- **Work required**: Reproduce this listing in full.

(Spatial relation data)
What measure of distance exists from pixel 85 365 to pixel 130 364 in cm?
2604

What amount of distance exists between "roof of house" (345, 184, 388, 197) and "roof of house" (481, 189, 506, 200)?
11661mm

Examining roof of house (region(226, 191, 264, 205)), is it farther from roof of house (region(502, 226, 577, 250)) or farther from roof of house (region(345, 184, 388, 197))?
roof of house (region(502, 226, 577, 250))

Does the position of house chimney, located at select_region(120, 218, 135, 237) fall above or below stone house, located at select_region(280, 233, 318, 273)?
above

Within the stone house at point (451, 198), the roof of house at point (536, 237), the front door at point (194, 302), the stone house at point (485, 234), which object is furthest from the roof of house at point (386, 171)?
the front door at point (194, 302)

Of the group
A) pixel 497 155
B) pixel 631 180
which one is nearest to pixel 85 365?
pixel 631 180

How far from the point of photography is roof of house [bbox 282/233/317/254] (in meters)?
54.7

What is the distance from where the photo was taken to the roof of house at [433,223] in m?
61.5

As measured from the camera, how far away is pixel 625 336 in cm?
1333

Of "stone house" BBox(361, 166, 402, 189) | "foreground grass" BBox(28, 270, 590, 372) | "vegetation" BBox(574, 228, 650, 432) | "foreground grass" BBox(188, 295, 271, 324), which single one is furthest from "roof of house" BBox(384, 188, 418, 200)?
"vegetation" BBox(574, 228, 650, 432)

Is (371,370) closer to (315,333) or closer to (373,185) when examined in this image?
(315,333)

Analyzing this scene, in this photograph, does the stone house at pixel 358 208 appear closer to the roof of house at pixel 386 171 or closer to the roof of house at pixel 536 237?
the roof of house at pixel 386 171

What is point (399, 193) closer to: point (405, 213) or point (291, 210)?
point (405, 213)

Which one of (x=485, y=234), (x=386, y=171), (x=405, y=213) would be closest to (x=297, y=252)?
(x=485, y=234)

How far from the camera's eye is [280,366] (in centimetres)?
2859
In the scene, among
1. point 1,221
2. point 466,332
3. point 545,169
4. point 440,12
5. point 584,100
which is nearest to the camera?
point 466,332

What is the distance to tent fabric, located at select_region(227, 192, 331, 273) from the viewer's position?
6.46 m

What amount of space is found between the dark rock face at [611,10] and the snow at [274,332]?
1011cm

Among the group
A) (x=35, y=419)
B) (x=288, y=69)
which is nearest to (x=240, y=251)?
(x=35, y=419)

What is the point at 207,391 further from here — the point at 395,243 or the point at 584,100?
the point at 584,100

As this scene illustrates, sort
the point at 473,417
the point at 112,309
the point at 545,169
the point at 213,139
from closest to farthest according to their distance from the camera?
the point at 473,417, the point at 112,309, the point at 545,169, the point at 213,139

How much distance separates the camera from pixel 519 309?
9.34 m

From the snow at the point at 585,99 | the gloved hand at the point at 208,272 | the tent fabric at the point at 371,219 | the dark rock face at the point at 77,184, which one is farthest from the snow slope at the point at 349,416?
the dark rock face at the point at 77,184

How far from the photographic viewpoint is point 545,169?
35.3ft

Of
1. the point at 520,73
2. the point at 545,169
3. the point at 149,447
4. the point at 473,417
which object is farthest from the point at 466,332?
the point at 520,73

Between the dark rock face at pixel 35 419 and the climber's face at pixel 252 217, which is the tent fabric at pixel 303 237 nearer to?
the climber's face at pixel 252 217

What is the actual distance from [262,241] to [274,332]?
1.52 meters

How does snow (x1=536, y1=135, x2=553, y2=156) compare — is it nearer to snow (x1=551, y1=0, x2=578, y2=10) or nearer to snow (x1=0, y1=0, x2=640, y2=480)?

- **Result**:
What measure of distance exists from pixel 85 365 to pixel 130 364 in cm?
2604

What amount of distance exists between "roof of house" (345, 184, 388, 197) and "roof of house" (481, 189, 506, 200)?
11661mm

Examining roof of house (region(226, 191, 264, 205)), is it farther from roof of house (region(502, 226, 577, 250)) or farther from roof of house (region(345, 184, 388, 197))?
roof of house (region(502, 226, 577, 250))

Does the position of house chimney, located at select_region(120, 218, 135, 237) fall above or below stone house, located at select_region(280, 233, 318, 273)?
above

Within the stone house at point (451, 198), the roof of house at point (536, 237), the front door at point (194, 302), the stone house at point (485, 234), which object is furthest from the roof of house at point (386, 171)?
the front door at point (194, 302)

Of the group
A) pixel 497 155
B) pixel 631 180
which one is nearest to pixel 85 365?
pixel 631 180

How far from the point of photography is roof of house [bbox 282/233/317/254] (in meters)?
54.7

What is the distance from where the photo was taken to the roof of house at [433,223] in m?
61.5

As measured from the camera, how far away is pixel 625 336 in cm?
1333

Of "stone house" BBox(361, 166, 402, 189) | "foreground grass" BBox(28, 270, 590, 372) | "vegetation" BBox(574, 228, 650, 432) | "foreground grass" BBox(188, 295, 271, 324), which single one is furthest from "roof of house" BBox(384, 188, 418, 200)?
"vegetation" BBox(574, 228, 650, 432)

Is (371,370) closer to (315,333) or closer to (373,185) when examined in this image?
(315,333)

Analyzing this scene, in this photograph, does the stone house at pixel 358 208 appear closer to the roof of house at pixel 386 171 or closer to the roof of house at pixel 536 237?
the roof of house at pixel 386 171

What is point (399, 193) closer to: point (405, 213) or point (291, 210)?
point (405, 213)

Which one of (x=485, y=234), (x=386, y=171), (x=405, y=213) would be closest to (x=297, y=252)?
(x=485, y=234)

How far from the camera's eye is [280,366] (in centimetres)?
2859
In the scene, among
1. point 1,221
2. point 466,332
3. point 545,169
4. point 440,12
5. point 584,100
which is nearest to the camera?
point 466,332

What is the distance to tent fabric, located at select_region(227, 192, 331, 273) from the viewer's position?
6.46 m

What amount of space is found between the dark rock face at [611,10] and the snow at [274,332]?
1011cm

Among the group
A) (x=35, y=419)
B) (x=288, y=69)
which is nearest to (x=240, y=251)?
(x=35, y=419)

What is the point at 207,391 further from here — the point at 395,243 or the point at 584,100?
the point at 584,100

As this scene illustrates, sort
the point at 473,417
the point at 112,309
the point at 545,169
the point at 213,139
from closest to farthest according to their distance from the camera?
the point at 473,417, the point at 112,309, the point at 545,169, the point at 213,139

How much distance separates the camera from pixel 519 309?
9.34 m

From the snow at the point at 585,99 | the gloved hand at the point at 208,272 | the tent fabric at the point at 371,219 | the dark rock face at the point at 77,184, which one is farthest from the snow slope at the point at 349,416?
the dark rock face at the point at 77,184

How far from the photographic viewpoint is point 545,169?
35.3ft

Of
1. the point at 520,73
2. the point at 545,169
3. the point at 149,447
4. the point at 473,417
which object is farthest from the point at 466,332?
the point at 520,73

Between the dark rock face at pixel 35 419 and the climber's face at pixel 252 217, which is the tent fabric at pixel 303 237 nearer to?
the climber's face at pixel 252 217

What is the actual distance from [262,241] to [274,332]?
1.52 meters

How does snow (x1=536, y1=135, x2=553, y2=156) compare — is it nearer to snow (x1=551, y1=0, x2=578, y2=10) or nearer to snow (x1=0, y1=0, x2=640, y2=480)?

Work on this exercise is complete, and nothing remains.